■ Task to complete: Copy out the lines of the listing below word for word, beginning at its first line and stopping after the line that contains "Answer: the point".

Stored dataset items
• • • • •

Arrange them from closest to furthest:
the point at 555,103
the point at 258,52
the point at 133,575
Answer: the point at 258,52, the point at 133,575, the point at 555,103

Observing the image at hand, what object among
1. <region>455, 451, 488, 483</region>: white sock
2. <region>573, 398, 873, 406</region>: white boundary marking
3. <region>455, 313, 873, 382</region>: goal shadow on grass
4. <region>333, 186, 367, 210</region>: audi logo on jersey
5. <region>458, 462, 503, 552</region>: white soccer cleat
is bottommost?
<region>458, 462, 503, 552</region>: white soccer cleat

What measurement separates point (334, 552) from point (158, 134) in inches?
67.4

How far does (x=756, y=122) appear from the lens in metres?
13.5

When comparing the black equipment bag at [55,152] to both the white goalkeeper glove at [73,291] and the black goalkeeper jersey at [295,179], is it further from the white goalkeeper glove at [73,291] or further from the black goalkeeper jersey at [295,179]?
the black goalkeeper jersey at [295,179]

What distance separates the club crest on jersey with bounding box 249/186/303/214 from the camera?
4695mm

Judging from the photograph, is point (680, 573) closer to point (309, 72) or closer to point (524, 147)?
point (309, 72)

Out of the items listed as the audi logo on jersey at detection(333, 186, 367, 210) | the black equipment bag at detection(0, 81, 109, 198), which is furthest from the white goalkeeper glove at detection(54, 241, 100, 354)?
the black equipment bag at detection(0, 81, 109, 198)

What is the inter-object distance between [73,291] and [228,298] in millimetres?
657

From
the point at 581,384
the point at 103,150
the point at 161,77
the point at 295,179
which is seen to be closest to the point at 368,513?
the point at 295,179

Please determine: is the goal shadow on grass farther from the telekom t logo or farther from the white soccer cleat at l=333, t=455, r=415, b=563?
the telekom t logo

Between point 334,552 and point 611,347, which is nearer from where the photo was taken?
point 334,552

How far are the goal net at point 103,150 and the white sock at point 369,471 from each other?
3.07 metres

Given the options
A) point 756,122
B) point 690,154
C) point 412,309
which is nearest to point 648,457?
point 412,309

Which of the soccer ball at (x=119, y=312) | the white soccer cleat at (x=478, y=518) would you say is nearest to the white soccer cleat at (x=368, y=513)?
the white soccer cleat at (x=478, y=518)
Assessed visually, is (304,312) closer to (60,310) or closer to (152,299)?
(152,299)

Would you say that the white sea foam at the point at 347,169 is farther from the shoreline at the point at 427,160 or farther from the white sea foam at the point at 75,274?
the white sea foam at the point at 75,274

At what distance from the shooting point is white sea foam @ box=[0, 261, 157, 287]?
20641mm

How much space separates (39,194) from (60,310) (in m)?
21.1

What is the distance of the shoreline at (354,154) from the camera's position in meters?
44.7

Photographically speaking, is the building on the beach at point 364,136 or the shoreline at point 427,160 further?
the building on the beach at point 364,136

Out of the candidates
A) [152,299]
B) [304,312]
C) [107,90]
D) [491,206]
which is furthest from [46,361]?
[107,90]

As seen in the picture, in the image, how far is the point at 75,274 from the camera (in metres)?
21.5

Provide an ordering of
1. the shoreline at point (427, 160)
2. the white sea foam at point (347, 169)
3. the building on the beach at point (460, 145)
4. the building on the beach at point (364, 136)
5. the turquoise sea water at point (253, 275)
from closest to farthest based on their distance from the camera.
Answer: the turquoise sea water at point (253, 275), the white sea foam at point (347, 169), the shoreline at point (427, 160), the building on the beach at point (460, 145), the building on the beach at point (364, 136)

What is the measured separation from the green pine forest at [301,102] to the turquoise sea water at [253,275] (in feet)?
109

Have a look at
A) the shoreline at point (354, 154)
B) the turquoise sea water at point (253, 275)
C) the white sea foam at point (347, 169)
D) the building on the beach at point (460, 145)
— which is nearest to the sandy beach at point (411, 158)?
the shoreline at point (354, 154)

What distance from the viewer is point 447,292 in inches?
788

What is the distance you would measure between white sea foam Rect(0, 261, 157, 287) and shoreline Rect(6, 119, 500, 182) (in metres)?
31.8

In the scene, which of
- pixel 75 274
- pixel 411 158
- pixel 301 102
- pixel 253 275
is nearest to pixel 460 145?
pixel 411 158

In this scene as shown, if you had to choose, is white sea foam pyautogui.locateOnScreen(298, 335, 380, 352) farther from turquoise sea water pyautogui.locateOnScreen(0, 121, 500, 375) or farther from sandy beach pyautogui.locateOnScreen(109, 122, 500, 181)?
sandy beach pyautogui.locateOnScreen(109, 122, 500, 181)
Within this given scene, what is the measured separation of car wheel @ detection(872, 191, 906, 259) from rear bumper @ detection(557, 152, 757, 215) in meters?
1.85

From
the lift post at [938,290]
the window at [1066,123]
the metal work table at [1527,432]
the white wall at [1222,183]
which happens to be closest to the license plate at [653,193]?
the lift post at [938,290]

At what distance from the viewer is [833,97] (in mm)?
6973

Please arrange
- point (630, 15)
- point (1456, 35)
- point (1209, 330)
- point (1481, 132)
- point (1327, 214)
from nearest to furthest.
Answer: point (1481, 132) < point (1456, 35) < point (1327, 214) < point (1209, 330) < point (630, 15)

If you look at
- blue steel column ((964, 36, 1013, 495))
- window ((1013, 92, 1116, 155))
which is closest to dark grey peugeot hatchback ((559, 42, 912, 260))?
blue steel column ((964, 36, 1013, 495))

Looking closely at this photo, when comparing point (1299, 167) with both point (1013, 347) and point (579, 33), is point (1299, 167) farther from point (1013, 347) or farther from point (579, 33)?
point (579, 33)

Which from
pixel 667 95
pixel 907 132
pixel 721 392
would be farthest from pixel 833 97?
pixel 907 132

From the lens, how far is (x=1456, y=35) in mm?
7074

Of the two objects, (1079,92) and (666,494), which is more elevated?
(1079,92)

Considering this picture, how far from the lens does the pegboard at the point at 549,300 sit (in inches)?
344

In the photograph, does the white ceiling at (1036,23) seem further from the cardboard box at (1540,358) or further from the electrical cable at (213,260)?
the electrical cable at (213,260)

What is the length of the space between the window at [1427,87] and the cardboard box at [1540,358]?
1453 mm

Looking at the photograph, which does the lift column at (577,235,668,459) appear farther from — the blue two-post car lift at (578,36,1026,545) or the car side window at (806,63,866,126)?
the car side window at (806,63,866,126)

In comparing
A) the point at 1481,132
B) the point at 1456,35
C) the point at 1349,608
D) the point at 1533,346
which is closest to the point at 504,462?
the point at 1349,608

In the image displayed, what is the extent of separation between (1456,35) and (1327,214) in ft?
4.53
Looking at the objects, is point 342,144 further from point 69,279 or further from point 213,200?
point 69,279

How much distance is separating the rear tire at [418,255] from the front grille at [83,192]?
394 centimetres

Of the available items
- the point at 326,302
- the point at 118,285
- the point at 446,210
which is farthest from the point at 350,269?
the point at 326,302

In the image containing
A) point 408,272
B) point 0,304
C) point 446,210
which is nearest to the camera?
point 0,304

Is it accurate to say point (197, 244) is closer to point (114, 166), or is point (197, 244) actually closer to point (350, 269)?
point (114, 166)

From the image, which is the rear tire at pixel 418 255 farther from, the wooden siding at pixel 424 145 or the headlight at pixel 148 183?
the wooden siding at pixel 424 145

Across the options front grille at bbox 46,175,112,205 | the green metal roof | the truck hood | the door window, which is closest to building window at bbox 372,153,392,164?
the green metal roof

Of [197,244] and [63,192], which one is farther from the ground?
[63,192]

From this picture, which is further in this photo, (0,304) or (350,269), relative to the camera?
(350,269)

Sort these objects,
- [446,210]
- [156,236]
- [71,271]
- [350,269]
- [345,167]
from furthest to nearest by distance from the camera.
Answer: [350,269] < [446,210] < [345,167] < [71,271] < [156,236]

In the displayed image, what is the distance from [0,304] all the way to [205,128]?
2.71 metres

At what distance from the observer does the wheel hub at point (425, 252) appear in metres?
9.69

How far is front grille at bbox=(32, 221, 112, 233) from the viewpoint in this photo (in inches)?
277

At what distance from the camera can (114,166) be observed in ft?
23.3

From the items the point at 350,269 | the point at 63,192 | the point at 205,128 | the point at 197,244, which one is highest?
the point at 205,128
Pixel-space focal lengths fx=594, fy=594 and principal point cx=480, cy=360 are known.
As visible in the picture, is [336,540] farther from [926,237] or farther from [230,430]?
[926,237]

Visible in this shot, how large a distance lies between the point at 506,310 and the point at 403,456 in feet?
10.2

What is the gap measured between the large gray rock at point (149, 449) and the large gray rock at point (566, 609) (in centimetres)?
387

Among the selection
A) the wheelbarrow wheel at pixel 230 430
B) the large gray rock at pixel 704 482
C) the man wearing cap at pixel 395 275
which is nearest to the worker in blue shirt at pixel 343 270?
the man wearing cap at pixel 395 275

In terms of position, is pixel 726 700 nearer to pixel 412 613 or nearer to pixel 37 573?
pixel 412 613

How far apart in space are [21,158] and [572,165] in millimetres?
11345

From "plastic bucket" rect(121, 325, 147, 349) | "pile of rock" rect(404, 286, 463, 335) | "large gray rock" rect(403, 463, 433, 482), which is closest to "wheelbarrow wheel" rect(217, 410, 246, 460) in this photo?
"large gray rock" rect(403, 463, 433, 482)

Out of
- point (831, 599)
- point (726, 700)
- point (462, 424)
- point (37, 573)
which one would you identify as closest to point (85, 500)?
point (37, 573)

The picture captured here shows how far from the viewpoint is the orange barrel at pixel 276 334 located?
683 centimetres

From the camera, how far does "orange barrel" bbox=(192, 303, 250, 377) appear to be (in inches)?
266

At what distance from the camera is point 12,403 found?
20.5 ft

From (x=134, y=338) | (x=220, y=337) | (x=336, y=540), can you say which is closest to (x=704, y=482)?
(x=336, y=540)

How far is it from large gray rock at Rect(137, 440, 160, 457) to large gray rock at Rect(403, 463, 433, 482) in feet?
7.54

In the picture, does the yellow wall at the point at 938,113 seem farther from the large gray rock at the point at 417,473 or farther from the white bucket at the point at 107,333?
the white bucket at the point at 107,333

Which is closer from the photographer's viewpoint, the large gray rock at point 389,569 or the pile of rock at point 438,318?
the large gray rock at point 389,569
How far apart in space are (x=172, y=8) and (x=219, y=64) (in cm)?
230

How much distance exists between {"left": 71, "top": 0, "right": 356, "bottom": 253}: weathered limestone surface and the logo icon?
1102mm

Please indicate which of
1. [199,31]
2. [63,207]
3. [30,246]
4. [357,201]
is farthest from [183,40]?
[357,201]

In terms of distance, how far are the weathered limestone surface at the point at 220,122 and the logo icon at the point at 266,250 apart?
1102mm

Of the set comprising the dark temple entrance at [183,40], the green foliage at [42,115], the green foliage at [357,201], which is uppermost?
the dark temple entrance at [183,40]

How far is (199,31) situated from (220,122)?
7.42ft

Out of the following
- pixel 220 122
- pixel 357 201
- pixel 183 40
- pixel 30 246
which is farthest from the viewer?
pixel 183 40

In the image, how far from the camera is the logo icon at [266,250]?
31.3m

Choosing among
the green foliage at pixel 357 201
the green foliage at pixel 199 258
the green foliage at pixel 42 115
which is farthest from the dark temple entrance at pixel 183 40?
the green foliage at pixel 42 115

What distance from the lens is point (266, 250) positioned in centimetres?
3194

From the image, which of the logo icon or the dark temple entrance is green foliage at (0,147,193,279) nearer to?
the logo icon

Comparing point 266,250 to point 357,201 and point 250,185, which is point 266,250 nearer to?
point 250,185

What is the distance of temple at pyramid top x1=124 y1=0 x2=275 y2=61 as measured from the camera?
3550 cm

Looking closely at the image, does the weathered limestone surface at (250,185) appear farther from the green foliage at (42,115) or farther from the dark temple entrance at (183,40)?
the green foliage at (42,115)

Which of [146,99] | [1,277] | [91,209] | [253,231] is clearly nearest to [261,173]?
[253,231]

• • • • •

■ The output:
Arrange them from closest to furthest:
the point at 555,103
the point at 258,52
the point at 133,575
Answer: the point at 258,52, the point at 133,575, the point at 555,103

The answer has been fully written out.